Selected Exhibitions
Museum of Fine Arts, Houston; Art Institute of Chicago; Milwaukee Art Institute, Wisconsin; St. Paul School of Art, Minnesota; Kalamazoo Institute of Arts, Michigan; Busch-Reisinger Museum, Harvard University.
Selected Public Collections
Art Institute of Chicago; Fogg Museum, Harvard University; Museum of Fine Arts, Houston; Museum of Fine Arts, Santa Fe; DeYoung Museum of Art, San Francisco.
Margaret Fisher was a modernist painter, patron of the arts and life-long native of Chicago. She was a master of gesture and line, and her paintings remain fresh and dynamic today. Her father was Secretary of Interior under President Taft and the family traveled extensively. She was exposed to great art during these trips abroad, and following her graduation from the University of Wisconsin, Fisher began various studies in painting and sculpture.
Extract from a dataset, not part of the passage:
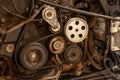 Close up shot of the pulley system and drive belt on a powerful diesel or gasoline used engine with parts of the car and vehicles Royalty Free Stock Photo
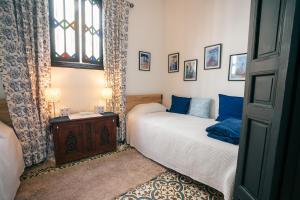 a bedroom with two beds and a window at Dar Rania in Tangier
In 1923, she took courses at the Art Institute of Chicago. In 1924, she attended summer classes in Gloucester and Provincetown, and later that year, she studied drawing under Boardman Robinson at The Art Students League in New York. In 1927 she made a trip to Santa Fe, New Mexico to witness the Indian Dance Festival, and returned in 1936 to spend time with the writer Alice Corbin, her husband William Penhallow Henderson and her friend Mabel Dodge. Back at home on the family’s estate in Hubbard Woods, Winnetka, Fisher frequently painted with neighbors Norman MacLeish and Fairfield Porter.
The works produced during the 1920’s and ‘30’s were primarily watercolors painted on location. She painted the fisherman on Cape Cod, the rolling hills of the Midwest with their barns and silos and the red hills of New Mexico. In the studio, she devoted her time to oil portraits and still lifes. These early works reveal her natural ease with color and composition. In 1938 she began to seek gallery representation, and had a one-woman show at Quest Galleries in Chicago in December of that year. She decided to try her luck in New York and approached several dealers, including Alfred Stieglitz who showed the work to his friend, Duncan Phillips. Phillips gave her a one-woman show of her watercolors at the Phillips Memorial Gallery in 1939.
In 1941, Fisher began to experiment with abstraction and throughout the 1940’s and ‘50’s produced small, whimsical mixed media works on paper. It is in these small compositions that Fisher’s true voice is heard. These are an intimate experience, a personal conversation between viewer and artist. As Agnes Mongan, Curator of Drawings at the Fogg Museum wrote, “The lively and highly varied compositions reveal wit, energy, discovery, control and intelligence.” It is very rare to find such a body of artwork so coherent, fresh and vibrant.